[Rows from a spatial reasoning dataset]
++++++++++
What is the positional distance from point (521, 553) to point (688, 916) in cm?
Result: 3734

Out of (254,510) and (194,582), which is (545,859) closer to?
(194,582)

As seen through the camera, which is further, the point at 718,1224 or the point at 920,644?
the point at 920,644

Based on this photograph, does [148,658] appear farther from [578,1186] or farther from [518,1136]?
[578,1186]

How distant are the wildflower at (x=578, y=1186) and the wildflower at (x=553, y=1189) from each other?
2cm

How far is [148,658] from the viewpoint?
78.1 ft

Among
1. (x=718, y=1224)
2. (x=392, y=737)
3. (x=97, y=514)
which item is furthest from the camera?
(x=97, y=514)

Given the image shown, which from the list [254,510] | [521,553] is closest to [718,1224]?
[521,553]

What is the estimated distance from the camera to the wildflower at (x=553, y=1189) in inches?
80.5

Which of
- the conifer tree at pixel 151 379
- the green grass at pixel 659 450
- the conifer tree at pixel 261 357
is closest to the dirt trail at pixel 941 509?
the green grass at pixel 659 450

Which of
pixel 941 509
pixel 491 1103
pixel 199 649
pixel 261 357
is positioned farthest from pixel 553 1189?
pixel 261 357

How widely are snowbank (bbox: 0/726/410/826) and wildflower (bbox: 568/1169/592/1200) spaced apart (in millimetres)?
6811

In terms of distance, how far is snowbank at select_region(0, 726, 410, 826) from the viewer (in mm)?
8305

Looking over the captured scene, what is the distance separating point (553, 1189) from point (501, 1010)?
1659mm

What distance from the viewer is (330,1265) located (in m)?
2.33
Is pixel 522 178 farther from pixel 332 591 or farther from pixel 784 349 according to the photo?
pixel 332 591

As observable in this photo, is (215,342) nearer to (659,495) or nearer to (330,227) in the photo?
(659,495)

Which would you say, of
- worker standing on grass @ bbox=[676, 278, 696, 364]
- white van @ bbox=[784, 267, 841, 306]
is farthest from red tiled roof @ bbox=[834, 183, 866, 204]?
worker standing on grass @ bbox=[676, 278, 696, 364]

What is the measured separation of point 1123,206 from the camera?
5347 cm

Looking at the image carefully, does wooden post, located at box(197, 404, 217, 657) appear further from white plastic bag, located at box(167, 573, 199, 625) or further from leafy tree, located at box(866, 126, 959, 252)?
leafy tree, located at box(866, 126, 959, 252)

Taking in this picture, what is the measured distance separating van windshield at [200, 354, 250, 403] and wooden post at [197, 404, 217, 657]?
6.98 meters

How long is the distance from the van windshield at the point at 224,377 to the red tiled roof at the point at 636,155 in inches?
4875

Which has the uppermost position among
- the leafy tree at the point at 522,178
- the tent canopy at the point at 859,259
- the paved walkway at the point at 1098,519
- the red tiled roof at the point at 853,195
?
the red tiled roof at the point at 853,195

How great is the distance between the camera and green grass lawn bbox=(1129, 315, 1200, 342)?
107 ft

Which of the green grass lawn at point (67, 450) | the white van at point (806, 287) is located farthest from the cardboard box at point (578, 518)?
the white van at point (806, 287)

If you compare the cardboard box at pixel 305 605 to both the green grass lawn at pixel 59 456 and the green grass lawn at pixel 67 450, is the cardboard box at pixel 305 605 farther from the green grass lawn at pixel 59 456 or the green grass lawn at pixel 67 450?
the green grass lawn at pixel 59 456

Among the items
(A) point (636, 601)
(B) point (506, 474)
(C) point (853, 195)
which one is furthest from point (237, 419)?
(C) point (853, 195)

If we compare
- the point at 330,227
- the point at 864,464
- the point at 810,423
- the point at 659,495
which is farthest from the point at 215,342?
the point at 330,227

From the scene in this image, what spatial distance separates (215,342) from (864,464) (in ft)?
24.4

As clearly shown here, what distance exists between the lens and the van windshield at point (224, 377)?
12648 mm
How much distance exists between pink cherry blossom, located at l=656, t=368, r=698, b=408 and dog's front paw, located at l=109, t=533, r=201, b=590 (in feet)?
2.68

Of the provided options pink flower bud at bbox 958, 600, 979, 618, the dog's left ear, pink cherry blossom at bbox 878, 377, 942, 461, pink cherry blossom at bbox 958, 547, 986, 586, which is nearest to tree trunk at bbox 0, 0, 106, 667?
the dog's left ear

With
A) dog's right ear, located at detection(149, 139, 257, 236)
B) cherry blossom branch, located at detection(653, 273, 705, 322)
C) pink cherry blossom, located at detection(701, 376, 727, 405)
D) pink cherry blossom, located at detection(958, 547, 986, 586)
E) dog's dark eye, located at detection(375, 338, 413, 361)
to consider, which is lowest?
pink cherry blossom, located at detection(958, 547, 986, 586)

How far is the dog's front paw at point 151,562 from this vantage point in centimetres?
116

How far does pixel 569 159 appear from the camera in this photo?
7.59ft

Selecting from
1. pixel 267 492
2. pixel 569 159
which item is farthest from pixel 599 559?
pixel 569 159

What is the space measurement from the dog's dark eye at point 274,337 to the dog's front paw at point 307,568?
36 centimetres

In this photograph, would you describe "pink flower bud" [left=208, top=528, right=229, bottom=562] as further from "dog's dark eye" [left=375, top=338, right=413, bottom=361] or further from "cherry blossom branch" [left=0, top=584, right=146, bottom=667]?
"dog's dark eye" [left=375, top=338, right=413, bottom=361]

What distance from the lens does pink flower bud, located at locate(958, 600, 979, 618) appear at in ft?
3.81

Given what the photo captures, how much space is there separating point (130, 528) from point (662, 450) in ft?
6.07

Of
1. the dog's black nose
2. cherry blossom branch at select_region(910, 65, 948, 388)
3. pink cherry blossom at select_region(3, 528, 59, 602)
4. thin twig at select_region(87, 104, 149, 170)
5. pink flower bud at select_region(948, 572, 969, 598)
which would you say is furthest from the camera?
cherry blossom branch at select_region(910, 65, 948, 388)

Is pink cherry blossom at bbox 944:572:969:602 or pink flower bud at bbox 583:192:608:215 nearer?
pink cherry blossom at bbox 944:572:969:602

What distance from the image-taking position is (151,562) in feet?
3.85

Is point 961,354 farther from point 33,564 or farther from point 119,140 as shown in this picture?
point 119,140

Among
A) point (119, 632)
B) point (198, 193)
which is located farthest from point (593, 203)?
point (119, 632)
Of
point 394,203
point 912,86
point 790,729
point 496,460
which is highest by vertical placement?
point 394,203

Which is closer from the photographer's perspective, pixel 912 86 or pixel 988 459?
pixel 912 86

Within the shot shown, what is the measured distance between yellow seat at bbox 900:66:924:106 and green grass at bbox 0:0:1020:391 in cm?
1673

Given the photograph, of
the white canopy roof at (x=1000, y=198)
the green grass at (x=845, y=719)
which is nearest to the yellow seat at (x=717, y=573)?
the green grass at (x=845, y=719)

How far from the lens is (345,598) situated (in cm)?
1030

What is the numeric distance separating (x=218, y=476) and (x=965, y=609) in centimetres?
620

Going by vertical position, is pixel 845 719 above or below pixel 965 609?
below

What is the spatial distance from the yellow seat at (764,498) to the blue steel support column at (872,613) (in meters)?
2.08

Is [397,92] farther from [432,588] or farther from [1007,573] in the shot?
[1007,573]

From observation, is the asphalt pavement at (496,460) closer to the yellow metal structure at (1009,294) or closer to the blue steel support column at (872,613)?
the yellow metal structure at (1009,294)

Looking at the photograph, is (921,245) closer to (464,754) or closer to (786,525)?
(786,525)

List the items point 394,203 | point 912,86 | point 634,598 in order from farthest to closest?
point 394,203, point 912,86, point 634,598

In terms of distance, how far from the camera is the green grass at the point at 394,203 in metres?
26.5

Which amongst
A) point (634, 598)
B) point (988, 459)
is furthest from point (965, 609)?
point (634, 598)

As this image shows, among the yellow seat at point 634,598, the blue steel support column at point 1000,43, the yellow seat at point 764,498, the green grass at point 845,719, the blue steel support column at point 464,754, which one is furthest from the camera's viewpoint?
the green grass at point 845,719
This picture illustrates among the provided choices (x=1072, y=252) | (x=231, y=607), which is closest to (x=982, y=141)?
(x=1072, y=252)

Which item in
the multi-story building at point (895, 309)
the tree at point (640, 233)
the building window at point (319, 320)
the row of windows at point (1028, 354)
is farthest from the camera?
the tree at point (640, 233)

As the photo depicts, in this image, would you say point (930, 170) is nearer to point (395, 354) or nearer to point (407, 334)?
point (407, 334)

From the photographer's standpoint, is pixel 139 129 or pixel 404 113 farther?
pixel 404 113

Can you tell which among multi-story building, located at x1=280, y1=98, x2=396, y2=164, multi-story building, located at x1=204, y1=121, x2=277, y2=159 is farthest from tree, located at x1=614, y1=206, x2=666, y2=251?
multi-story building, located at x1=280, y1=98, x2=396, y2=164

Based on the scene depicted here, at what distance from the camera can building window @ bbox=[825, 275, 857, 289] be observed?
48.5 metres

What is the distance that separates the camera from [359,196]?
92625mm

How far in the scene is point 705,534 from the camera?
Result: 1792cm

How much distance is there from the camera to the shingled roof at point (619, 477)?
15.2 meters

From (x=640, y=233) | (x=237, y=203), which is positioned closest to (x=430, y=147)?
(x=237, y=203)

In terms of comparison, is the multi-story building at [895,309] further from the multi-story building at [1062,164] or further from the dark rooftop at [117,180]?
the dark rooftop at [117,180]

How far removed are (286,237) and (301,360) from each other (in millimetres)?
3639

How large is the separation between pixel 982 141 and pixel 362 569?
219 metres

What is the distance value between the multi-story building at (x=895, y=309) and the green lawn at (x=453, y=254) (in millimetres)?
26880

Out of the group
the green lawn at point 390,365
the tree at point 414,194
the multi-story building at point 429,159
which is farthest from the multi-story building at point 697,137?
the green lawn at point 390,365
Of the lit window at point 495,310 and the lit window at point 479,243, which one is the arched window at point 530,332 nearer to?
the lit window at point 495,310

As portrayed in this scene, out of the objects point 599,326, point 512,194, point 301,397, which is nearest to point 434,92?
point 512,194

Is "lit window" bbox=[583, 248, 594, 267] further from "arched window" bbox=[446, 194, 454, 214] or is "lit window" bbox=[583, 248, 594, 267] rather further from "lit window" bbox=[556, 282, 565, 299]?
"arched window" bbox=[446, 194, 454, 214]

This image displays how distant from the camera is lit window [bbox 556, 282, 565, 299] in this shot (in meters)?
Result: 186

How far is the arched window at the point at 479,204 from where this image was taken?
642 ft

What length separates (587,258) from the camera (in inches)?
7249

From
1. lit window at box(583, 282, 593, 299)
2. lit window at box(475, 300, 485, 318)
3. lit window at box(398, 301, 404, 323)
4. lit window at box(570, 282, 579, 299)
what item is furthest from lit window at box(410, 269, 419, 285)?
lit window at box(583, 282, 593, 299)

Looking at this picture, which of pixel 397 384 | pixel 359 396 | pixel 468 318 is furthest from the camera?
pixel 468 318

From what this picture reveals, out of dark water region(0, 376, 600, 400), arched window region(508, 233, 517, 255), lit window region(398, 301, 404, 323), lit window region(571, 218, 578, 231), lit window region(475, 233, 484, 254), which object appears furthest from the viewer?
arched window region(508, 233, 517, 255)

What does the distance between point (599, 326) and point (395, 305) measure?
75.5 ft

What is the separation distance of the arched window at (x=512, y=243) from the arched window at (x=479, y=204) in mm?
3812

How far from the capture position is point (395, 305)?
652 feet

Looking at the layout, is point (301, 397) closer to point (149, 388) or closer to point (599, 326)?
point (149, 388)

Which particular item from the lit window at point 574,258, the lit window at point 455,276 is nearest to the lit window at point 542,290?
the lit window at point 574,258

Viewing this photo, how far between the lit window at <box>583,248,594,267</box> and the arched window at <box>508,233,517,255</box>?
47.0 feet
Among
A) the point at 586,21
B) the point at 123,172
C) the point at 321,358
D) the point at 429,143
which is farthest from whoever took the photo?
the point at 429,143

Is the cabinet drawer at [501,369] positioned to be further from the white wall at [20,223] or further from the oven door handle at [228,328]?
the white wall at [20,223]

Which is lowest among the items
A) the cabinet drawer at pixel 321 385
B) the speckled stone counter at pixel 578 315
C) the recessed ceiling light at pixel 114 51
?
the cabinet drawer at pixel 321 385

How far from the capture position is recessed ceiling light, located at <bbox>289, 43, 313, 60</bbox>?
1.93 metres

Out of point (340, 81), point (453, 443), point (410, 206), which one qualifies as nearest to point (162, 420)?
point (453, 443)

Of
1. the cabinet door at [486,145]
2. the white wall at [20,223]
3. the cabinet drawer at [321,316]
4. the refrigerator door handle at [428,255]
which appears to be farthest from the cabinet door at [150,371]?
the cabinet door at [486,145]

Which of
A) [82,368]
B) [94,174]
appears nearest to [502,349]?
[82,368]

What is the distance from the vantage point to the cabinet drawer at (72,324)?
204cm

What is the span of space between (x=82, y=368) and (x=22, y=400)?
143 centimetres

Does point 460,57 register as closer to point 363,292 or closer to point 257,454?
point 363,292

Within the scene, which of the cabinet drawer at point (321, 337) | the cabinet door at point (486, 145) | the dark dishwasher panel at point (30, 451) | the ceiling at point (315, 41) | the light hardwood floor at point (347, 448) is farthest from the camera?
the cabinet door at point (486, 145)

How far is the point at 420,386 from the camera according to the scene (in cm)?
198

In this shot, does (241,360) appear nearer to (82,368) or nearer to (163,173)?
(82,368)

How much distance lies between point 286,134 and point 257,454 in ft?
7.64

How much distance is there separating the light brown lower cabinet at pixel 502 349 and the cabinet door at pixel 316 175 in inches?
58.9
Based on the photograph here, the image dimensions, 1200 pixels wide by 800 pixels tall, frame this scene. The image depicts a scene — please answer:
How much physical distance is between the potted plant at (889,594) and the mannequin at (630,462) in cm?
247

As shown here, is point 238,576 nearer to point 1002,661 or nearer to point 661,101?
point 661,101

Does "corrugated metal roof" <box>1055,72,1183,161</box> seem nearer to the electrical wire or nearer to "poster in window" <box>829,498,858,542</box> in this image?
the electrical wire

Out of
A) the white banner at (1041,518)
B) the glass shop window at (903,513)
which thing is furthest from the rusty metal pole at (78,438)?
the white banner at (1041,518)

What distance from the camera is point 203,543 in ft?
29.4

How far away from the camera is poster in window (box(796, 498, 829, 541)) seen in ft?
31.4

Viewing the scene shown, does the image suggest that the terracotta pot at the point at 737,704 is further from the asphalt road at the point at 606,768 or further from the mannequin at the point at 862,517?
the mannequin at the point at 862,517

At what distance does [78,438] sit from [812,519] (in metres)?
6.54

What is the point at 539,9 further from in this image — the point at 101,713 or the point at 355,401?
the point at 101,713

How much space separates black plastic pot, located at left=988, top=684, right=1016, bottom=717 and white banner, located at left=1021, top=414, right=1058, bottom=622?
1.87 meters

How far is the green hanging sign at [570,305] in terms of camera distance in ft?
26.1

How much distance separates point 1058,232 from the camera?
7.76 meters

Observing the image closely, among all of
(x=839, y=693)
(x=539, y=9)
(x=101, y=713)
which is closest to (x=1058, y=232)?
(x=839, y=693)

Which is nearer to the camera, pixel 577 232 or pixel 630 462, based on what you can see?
++++++++++
_EXERCISE_
Write out the rows above verbatim, starting at the line containing "From the photographer's standpoint, is" and ending after the line containing "48.5 metres".

_ANSWER TO THE TASK_
From the photographer's standpoint, is pixel 139 129 or pixel 404 113 farther?
pixel 404 113

Can you tell which among multi-story building, located at x1=280, y1=98, x2=396, y2=164, multi-story building, located at x1=204, y1=121, x2=277, y2=159 is farthest from tree, located at x1=614, y1=206, x2=666, y2=251?
multi-story building, located at x1=280, y1=98, x2=396, y2=164

Based on the scene depicted here, at what distance from the camera can building window @ bbox=[825, 275, 857, 289] be observed?
48.5 metres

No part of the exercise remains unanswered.